Source material –
*-*-*

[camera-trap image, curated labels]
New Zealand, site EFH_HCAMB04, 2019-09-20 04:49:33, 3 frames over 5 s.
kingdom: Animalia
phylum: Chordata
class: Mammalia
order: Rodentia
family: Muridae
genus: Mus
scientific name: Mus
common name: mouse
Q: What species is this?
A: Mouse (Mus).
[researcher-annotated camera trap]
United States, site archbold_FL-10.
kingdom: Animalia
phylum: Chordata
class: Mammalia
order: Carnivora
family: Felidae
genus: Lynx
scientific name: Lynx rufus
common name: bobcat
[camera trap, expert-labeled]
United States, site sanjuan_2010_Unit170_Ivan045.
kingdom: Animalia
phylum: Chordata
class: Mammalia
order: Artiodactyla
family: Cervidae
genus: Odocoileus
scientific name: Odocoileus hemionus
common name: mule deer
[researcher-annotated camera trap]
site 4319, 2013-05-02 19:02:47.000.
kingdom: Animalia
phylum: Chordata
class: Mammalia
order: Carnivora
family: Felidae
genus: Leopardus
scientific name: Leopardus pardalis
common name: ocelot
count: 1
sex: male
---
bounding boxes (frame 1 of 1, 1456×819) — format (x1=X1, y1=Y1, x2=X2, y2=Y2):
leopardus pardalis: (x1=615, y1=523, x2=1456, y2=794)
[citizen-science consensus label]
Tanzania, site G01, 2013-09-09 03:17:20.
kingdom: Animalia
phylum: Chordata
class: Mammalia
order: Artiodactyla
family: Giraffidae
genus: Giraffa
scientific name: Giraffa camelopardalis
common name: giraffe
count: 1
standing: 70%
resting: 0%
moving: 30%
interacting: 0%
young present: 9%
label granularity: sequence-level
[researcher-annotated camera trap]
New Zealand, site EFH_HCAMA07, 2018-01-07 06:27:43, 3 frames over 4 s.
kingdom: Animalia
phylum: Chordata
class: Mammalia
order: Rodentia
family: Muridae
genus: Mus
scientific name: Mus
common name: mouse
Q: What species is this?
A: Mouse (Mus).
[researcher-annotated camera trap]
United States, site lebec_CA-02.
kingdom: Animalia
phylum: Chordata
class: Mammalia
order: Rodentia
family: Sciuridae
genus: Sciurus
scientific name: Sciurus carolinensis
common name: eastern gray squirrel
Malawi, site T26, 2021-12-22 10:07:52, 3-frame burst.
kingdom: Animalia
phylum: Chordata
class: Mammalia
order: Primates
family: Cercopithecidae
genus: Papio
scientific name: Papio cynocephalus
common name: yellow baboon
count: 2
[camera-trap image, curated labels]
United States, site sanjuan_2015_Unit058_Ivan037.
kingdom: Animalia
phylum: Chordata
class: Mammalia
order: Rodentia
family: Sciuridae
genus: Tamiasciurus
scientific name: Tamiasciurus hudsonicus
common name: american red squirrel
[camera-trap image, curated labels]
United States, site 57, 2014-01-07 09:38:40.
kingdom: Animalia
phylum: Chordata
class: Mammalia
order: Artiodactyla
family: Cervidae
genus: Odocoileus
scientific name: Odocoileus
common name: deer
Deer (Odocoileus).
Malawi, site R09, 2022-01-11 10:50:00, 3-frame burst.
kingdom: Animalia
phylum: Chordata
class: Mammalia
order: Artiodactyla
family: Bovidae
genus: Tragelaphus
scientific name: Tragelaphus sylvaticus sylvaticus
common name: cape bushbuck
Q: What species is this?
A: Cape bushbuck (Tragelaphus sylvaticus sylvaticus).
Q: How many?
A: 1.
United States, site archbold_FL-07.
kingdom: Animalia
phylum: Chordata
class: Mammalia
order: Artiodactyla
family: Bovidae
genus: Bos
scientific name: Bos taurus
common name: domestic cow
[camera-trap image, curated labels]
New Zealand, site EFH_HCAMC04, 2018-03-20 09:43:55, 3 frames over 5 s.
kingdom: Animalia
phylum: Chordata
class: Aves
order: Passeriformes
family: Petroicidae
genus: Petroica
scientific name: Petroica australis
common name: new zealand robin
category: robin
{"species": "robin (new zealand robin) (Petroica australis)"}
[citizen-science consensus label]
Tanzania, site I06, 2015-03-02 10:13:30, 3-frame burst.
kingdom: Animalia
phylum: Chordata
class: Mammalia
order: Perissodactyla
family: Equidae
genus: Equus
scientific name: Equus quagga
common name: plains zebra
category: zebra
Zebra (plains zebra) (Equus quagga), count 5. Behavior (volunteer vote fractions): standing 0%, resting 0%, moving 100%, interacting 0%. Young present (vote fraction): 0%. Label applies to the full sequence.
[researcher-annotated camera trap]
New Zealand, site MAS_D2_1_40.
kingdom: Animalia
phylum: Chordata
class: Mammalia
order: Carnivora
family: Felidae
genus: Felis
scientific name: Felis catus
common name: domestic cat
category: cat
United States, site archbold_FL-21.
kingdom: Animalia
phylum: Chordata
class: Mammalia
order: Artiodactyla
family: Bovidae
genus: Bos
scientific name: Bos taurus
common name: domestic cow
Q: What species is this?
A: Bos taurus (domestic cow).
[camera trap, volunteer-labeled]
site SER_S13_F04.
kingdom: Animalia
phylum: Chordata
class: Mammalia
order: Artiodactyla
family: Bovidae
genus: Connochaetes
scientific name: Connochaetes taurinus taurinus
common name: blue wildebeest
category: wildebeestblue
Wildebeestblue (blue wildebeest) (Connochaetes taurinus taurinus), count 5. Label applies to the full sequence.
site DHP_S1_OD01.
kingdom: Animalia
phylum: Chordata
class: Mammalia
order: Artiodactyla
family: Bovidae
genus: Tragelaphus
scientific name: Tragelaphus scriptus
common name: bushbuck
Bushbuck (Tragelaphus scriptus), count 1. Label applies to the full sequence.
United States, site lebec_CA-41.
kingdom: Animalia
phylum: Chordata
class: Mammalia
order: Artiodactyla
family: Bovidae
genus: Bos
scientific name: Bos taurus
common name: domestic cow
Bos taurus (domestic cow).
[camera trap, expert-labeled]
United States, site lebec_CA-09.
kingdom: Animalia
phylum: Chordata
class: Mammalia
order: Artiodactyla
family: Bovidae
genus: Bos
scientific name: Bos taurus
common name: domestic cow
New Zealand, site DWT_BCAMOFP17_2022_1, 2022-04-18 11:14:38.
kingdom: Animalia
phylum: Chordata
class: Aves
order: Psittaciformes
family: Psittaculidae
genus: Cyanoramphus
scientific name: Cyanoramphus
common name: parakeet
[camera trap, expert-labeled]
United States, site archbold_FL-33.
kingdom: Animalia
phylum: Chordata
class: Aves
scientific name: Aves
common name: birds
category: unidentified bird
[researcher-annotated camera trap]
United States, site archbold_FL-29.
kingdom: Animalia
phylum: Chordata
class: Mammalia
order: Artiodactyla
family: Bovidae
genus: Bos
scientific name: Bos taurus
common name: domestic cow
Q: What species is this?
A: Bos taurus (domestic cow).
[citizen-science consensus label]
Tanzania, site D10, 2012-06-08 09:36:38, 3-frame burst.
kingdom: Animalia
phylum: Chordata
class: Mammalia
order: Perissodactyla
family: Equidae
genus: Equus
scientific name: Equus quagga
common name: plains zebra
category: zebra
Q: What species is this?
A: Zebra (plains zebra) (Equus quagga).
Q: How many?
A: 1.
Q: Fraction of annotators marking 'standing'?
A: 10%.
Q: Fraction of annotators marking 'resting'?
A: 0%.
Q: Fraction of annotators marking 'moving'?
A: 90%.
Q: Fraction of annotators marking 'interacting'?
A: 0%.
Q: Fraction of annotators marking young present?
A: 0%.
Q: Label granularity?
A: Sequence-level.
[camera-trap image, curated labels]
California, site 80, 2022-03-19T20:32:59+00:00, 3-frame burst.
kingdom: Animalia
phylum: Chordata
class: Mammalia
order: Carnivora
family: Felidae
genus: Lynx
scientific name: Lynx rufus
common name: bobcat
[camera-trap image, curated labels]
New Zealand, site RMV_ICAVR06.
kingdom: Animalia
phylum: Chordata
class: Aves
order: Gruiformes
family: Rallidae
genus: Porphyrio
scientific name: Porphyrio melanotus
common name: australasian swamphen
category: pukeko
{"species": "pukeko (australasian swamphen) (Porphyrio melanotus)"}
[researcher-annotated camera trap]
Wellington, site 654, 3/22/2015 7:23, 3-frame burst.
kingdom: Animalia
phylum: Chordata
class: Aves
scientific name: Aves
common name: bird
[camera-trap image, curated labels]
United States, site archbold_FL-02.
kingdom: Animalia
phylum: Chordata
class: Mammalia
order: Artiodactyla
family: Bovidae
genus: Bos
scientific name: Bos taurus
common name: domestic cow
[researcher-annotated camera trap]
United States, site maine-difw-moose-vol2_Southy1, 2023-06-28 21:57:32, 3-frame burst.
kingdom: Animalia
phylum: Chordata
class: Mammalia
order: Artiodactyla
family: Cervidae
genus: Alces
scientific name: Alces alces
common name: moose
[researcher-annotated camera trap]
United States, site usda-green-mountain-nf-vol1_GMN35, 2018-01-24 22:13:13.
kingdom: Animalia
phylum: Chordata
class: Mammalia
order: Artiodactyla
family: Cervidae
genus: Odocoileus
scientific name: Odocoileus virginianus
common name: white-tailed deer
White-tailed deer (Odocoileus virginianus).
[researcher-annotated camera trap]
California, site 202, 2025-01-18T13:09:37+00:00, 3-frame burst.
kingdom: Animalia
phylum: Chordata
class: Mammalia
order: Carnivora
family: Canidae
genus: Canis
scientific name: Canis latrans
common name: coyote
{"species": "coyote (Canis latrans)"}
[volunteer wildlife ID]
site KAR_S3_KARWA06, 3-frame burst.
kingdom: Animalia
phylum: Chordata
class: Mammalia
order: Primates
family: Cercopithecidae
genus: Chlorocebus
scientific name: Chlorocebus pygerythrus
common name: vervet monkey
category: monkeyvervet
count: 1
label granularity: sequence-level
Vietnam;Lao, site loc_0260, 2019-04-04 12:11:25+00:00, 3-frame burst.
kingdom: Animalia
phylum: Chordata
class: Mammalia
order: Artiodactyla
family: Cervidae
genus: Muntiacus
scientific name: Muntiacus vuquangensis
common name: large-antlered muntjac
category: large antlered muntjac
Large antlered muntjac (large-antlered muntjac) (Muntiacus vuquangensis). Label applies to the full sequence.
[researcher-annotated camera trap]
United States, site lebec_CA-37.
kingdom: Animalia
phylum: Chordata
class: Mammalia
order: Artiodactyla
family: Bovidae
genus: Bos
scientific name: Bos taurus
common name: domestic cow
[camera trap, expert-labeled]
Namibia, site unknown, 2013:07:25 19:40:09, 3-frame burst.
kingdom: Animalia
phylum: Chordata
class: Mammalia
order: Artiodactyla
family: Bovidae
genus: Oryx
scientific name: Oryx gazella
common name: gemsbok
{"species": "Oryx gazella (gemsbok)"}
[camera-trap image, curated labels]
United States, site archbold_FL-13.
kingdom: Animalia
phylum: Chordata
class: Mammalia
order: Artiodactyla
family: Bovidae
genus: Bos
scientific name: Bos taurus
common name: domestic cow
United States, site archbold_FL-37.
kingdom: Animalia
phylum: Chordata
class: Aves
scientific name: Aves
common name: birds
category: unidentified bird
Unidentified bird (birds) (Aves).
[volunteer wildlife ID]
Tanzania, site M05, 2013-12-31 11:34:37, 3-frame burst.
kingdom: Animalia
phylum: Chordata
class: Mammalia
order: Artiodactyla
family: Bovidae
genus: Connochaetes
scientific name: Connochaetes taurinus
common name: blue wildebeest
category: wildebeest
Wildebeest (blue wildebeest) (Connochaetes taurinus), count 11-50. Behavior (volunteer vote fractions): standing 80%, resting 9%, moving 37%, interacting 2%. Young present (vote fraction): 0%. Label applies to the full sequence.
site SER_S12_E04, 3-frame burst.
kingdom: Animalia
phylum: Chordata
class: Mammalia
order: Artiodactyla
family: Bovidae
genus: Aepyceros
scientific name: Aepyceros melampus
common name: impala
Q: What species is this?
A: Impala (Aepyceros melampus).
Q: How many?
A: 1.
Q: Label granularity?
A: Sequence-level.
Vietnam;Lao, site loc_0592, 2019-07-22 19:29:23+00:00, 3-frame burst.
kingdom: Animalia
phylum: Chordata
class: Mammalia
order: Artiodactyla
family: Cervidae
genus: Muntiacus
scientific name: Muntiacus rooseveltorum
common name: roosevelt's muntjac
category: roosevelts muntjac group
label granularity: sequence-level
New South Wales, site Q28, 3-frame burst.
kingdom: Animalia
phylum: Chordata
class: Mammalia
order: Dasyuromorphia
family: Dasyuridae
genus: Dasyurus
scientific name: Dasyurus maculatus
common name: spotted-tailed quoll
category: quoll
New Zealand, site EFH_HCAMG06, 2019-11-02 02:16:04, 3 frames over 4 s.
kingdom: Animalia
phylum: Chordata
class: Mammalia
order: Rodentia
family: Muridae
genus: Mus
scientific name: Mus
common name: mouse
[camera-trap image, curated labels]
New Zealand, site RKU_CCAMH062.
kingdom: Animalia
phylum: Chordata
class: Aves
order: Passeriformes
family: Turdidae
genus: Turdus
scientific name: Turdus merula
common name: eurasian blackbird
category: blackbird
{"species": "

*-*-*

Assignment – Give back every line from the beginning of the records through the line holding "common name: giraffe", exactly as it reads, and leave out the rest.

Written response –
[camera-trap image, curated labels]
New Zealand, site EFH_HCAMB04, 2019-09-20 04:49:33, 3 frames over 5 s.
kingdom: Animalia
phylum: Chordata
class: Mammalia
order: Rodentia
family: Muridae
genus: Mus
scientific name: Mus
common name: mouse
Q: What species is this?
A: Mouse (Mus).
[researcher-annotated camera trap]
United States, site archbold_FL-10.
kingdom: Animalia
phylum: Chordata
class: Mammalia
order: Carnivora
family: Felidae
genus: Lynx
scientific name: Lynx rufus
common name: bobcat
[camera trap, expert-labeled]
United States, site sanjuan_2010_Unit170_Ivan045.
kingdom: Animalia
phylum: Chordata
class: Mammalia
order: Artiodactyla
family: Cervidae
genus: Odocoileus
scientific name: Odocoileus hemionus
common name: mule deer
[researcher-annotated camera trap]
site 4319, 2013-05-02 19:02:47.000.
kingdom: Animalia
phylum: Chordata
class: Mammalia
order: Carnivora
family: Felidae
genus: Leopardus
scientific name: Leopardus pardalis
common name: ocelot
count: 1
sex: male
---
bounding boxes (frame 1 of 1, 1456×819) — format (x1=X1, y1=Y1, x2=X2, y2=Y2):
leopardus pardalis: (x1=615, y1=523, x2=1456, y2=794)
[citizen-science consensus label]
Tanzania, site G01, 2013-09-09 03:17:20.
kingdom: Animalia
phylum: Chordata
class: Mammalia
order: Artiodactyla
family: Giraffidae
genus: Giraffa
scientific name: Giraffa camelopardalis
common name: giraffe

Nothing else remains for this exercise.